D'une escale impromptue à Boa Vista

Je dois vous l'avouer, je suis é p u i s é e... je ne sais même pas si c'est ce qui m'attend qui me fatigue d'avance ou bien ces derniers jours...

On vient de passer 72h intenses entre Dakar et le Cap Vert.


D'abord, on allait partir, quand on réalise qu'on a oublié de faire les formalités de sortie. Darre darre alors que Momo pliait l'annexe, je file faire tamponner les passeports.

On part déjà trop tard à mon goût, 14h. A la nuit tombée, notre pilote automatique nous lâche...à nouveau..

.. et tout le monde est déjà malade à bord, y compris nos amis Pierre et Ayesha.

Notre toute nouvelle acquisition, Jules le Regul (-ateur d'allure) devrait nous aider mais on n'arrive pas à le régler correctement, il fait nuit noire et il va falloir barrer toute la nav... premier coup de massue. Je suis déjà crevée.

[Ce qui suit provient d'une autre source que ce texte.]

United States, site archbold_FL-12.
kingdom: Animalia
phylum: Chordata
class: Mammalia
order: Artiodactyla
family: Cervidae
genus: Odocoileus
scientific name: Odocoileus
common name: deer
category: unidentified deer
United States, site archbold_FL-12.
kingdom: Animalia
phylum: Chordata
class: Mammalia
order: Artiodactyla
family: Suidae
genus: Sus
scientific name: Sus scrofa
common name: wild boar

Momo me requinque en m'assurant qu'on va y arriver et me dit qu'il va faire les quarts toute la nuit par tranche de siestes de 15mn. Je ne peux m'y résigner, je dors dehors à côté de lui au cas où.

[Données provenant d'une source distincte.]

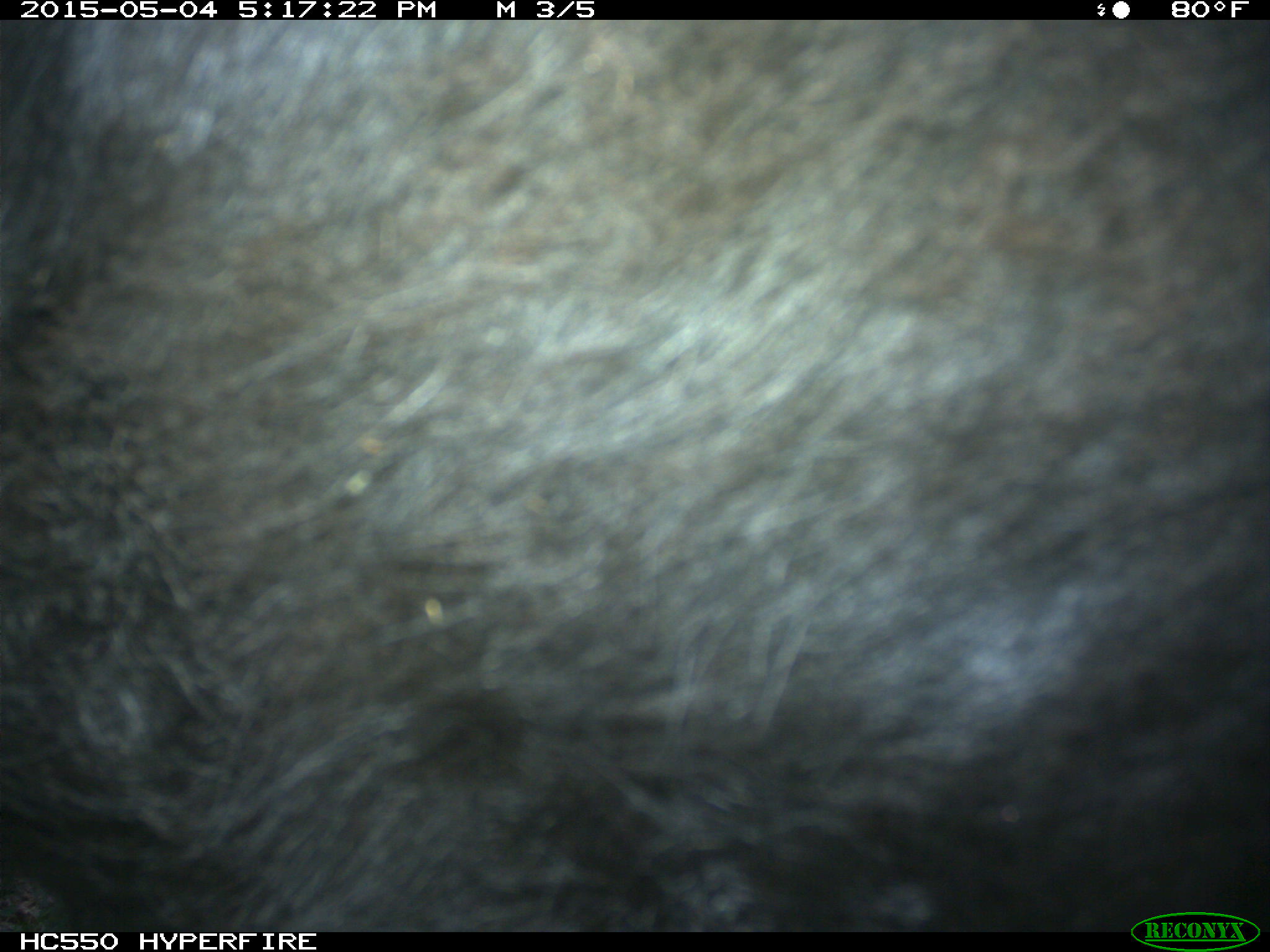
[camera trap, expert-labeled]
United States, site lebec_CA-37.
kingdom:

La météo nous donne des conditions vraiment pas sympas du tout, on est au bon plein (ie pas l'allure la plus confortable du tout) vagues de travers, avec une mer très très désordonnée.

Momo se débrouille finalement la première nuit sans moi, il a réglé les voiles et posé deux élastiques sur la barre qui font office de pilote et il ne barre pas. Ouf!

Moi je passe la nuit avec les enfants à tendre des bassines par ci par là.


On finit par trouver les bons réglages du régulateur d'allure le lendemain avant la nuit, la météo n'a pas changé, les enfants sont toujours aussi malades, les amis au fond du gouffre. On se nourrit comme on peut avec ce qui a été cuisiné à l'avance, et encore....


Je ne suis pas malade, mais je ne peux rien avaler. Je me force à grignoter. On reprend des quarts de chacun 3h la deuxième nuit, chaque réveil est duuuur. La mer est mauvaise, on ne voit rien de rien donc on se laisse surprendre par de grands coups de côté ou de gros départ au lof sur une vague. Heureusement Jules travaille pas trop mal.

Parenthèse, finalement, heureusement que Jap le pilote nous fait défaut car sinon, on n'aurait jamais pris le temps de se pencher sur les réglages de Jules!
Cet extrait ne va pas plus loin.